Nampak bahwa diplomasi yang disampaikan, pilihan kata, data dan fakta sesuai dengan kepentingannya. Di Negara kita berlimpah orang pandai, tapi tak banyak manfaatnya karena terkotori syahwat politik dan keserakahan.

Itulah bagaimanapun cerdasnya, Allah melihat hati dan prilaku kita (quluubikum wa a’maalikum, HR. Muslim 1264).

Kedua, dalam keinginan untuk maju (need for achievement) kekuatan EQ & SQ tak dipungikiri berperan men-drive pikiran, keyakinan dan daya tahan menghadapi tantangan.

Lihat saja anak balita yang tak lelah mencoba berjalan dan berlari. Tak terhitung berapa kali jatuh bangun. Pikirannya terbuka, pertanyaannya terus berkembang dan apapun dicobanya. Mental juang ini justru menurun ketika dewasa.

Kita terlalu banyak pertimbangan, tak berani tantangan, pikiran tertutup bahkan terlena godaan.

Ketiga, EQ & SQ adalah metode utama dalam pembelajaran. Masalahnya tidak cukup dengan penyampaian materi saja, tetapi perlu mengukur kesiapan daya terimanya. Misalnya, 3 x 5 = 15. Memang benar adanya. Tapi bila diajarkan pada balita, maka tak pantas disebut bahwa si pengajar memahami persoalan.

Substansinya dapat diterima dulu di hatinya, merupakan kemenangan awal untuk mengubah keadaan. Bagaimana mungkin kebaikan dapat tersampaikan dengan persepsi yang saling melihat negatif.

Ibarat ‘kapal besar’ perlu kesabaran dan waktu untuk memutar haluan. Apalagi masalah agama, tentu bukan sekedar menyampaikan informasi kebenaran, tapi juga menyangkut wilayah kesadaran dan keyakinan.

Keempat, Allah maha mendengar dan maha melihat (sami’un basyir, QS. An-Nisa’ 4: 58; di ayat lain sami’un ‘alim).
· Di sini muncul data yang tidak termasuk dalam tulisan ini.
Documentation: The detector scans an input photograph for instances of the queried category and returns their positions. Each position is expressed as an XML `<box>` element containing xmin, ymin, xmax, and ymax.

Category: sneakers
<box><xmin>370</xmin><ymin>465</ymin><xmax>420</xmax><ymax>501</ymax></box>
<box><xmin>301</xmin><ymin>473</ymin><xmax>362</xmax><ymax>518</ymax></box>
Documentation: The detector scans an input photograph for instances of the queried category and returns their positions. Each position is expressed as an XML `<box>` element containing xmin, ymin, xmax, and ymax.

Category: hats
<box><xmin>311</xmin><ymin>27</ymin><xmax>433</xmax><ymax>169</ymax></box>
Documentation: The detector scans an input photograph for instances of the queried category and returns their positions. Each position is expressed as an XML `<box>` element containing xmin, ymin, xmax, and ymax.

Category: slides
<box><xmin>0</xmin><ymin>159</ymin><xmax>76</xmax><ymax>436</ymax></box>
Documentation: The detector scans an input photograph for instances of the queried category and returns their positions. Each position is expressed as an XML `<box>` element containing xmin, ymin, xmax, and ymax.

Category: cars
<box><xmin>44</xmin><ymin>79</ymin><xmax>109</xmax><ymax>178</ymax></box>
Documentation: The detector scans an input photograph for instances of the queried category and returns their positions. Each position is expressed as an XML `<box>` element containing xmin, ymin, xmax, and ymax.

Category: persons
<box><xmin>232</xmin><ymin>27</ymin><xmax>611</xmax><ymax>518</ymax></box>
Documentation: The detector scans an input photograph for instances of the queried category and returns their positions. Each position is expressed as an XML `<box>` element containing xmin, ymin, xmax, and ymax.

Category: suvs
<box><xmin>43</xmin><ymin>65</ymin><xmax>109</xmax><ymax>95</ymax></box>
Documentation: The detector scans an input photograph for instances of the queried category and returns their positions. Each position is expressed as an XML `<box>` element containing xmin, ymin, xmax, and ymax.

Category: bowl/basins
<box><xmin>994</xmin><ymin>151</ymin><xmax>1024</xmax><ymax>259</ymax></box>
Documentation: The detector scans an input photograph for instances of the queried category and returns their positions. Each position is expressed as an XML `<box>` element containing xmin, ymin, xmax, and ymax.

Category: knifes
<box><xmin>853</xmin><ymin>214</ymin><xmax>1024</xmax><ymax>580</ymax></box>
Allah mengetahui keadaan hambanya, yang bermakna ‘online’, namun kita yang sering ‘offline’.

Itulah perlunya meningkatkan ibadah guna meraih nikmatnya iman. Seperti sholat kita, tidak hanya gerakan dan bacaan yang sesuai sunnah, tapi harusnya wujud sebagai ‘aktor hamba’. Ada komunikasi pengakuan kebesaran dan permohonan kepadaNya.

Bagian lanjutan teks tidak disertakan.